> _Challenge A_: Reproduce the passage of the article on the search for Michaela Garecht between "A family’s plea" and "left to lose.", inclusive.

> _Excerpt provided_:
::::::
A family’s plea to East Bay serial killer: Reveal what you did to little Michaela

DUBLIN — At 64 years old, with a rap sheet full of sexual predation, mayhem, and murder, David Misch has nothing left to lose.

But the families of one of Misch’s three confirmed murder victims believe there’s still one thing he could do that could offer him a sliver of redemption: confess to the murder of 9-year-old Michaela Garecht, and end the search for the little girl’s body that has spanned more than 36 years.

There’s only one way for this monster to possibly salvage one piece of redemption and that is to admit what you did,” said Paul Duey, whose sister, Jennifer Duey, was murdered by Misch more than 39 years ago. “Not only to my sister and her friend but to everybody else that we don’t know about. And Michaela. Just admit it.”
::::::
> _Given data_:
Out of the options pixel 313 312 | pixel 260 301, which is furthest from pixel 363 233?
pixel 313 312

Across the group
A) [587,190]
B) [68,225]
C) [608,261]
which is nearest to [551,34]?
::::::
> _Challenge B_: Output the lines of the records between the line holding "Across the group" and the final line of the records, inclusive, as a Markdown table with the columns Number and Record line, leaving out blank lines.

> _Written solution A_:
A family’s plea to East Bay serial killer: Reveal what you did to little Michaela

DUBLIN — At 64 years old, with a rap sheet full of sexual predation, mayhem, and murder, David Misch has nothing left to lose.

> _Written solution B_:
| Number | Record line |
|---|---|
| 1 | Across the group |
| 2 | A) [587,190] |
| 3 | B) [68,225] |
| 4 | C) [608,261] |
| 5 | which is nearest to [551,34]? |